Single by Fefe Dobson

from the album Joy
- Released: September 7, 2010
- Recorded: 2010 Germano Studios, (New York City, United States)
- Genre: Pop rock
- Length: 3:09
- Label: 21 Music; Island;
- Songwriters: Fefe Dobson; Claude Kelly; J. R. Rotem;
- Producer: J. R. Rotem

Fefe Dobson singles chronology
| "Ghost" (2010) | "Stuttering" (2010) | "Can't Breathe" (2011) |

Music video
- "Stuttering" on YouTube VEVO (FefeDobson Channel)

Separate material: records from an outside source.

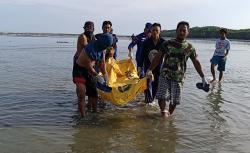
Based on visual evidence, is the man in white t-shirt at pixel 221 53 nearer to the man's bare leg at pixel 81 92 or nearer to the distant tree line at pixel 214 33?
the man's bare leg at pixel 81 92

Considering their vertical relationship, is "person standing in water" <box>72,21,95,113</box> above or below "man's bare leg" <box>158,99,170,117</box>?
above

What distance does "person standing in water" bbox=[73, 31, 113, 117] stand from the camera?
748 centimetres

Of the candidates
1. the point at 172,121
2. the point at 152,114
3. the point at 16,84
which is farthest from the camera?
the point at 16,84

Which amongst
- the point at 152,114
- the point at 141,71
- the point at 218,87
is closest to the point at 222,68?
the point at 218,87

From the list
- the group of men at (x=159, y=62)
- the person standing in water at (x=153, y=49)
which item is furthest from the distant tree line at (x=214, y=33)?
the group of men at (x=159, y=62)

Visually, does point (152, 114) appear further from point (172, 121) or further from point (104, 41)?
point (104, 41)

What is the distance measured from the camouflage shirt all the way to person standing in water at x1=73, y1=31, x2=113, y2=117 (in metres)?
1.15

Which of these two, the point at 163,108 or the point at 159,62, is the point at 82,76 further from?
the point at 163,108

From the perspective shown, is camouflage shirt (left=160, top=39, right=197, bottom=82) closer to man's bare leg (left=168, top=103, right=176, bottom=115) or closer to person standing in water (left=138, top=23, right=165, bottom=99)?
man's bare leg (left=168, top=103, right=176, bottom=115)

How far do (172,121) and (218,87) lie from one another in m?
4.94

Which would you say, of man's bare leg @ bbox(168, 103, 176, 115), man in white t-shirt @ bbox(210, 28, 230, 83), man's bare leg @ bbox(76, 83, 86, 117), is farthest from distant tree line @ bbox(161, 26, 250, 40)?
man's bare leg @ bbox(76, 83, 86, 117)

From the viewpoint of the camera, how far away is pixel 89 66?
7535 mm

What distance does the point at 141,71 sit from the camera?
382 inches

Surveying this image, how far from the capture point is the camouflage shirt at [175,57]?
25.6 feet
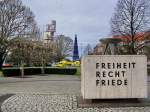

= Stuttering (Fefe Dobson song) =

"Stuttering" is a song by Canadian singer–songwriter Fefe Dobson from her second (released) studio album, Joy. It was produced by J. R. Rotem, and co-written by Dobson, Rotem, and Claude Kelly. The song was released as a single on September 7, 2010, by 21 Music and The Island Def Jam Music Group and officially impacted mainstream radio on October 12, 2010. The song has achieved success in Canada, becoming Dobson's first top ten hit on the Canadian Hot 100 and being certified Platinum by Music Canada. A remix featuring rapper Pusha T was released in November 2010.

== Reception ==
"Stuttering" has received generally positive reviews from music critics. AllMusic's Matthew Chisling wrote that the song "proves [Dobson is] on top of the pop market, with some immaculate writing and production". Complimenting Dobson's vocal performance, Sputnikmusic wrote, "she belts out impressively high and quick notes during the chorus with no real effort at all, because the girl can sing."

==Chart performance==
"Stuttering" charted on the Canadian Hot 100, debuting at number 78 on the issue dated November 6, 2010. It eventually peaked at number 10, becoming Dobson's first top ten on the chart’s new format and her first top ten since 2004. It is also her highest-charting single from Joy, surpassing the prior single, "Ghost", which peaked at number 14.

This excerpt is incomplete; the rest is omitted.